**TEXT SEGMENT**
━━━━

You can miss that you’re relaxing
One of the odd contradictions about the Tate, and the piano time, and the field recording is that they were almost too effective as a break from work. I ended up in such a flow state – being in the moment and totally absorbed – that it felt like I didn’t do much of note. Unlike a clear project or task where you can say “I made that happen”, this is almost the opposite. You emerge feeling like you’ve not achieved anything. Where was The Leisure? Instead you were just ‘being’.
Which is kind of the point.
Meanwhile, your subconscious definitely knows you’re relaxing and processing things. It’s busy moving on, even if the conscious bit of you hasn’t spotted. This can unexpectedly lead to new ‘old unresolved things’ expanding into the new mental space you’ve created. So, in the immediate moment, it actually feels like you’ve even taken a step backwards because you’ve got a sudden new worry that’s come from nowhere. It’s only with reflection you can see that the stillness, and the emotional mining, are actually making really good progress.
I also finally managed my 50th Parkrun on Saturday. I really like parkrun as a format – a non-competitive way of using others to set a pace you might not quite have chosen for yourself on your own. But 9am? As a friend once said, “it’s a bit blimmin early”. It takes real willpower to not have a second cup of tea and settle into the crossword in bed. And then there was the stupid ankle injury that wrote off the second half of last year. But anyway, it happened…
So that was the upside. But there were a few rubbish bits last week.

━━━━

**EXERCISE DESCRIPTION**
Transcribe the text on relaxing without noticing it, from "You can miss" to "of the point.", inclusive.

Source records:
━━━━

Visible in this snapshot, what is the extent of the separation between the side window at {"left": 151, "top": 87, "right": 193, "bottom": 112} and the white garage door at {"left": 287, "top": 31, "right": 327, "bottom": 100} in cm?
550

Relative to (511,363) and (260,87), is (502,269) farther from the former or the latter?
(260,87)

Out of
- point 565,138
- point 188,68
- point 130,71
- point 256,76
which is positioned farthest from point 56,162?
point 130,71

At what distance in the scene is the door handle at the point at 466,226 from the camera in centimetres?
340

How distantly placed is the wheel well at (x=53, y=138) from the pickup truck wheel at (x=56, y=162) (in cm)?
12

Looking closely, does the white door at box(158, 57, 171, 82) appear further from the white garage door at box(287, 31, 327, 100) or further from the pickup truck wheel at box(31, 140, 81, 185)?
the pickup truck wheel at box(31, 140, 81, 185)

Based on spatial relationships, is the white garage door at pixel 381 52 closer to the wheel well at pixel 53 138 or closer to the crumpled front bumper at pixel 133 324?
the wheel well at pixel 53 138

━━━━

**ANSWER**
You can miss that you’re relaxing
One of the odd contradictions about the Tate, and the piano time, and the field recording is that they were almost too effective as a break from work. I ended up in such a flow state – being in the moment and totally absorbed – that it felt like I didn’t do much of note. Unlike a clear project or task where you can say “I made that happen”, this is almost the opposite. You emerge feeling like you’ve not achieved anything. Where was The Leisure? Instead you were just ‘being’.
Which is kind of the point.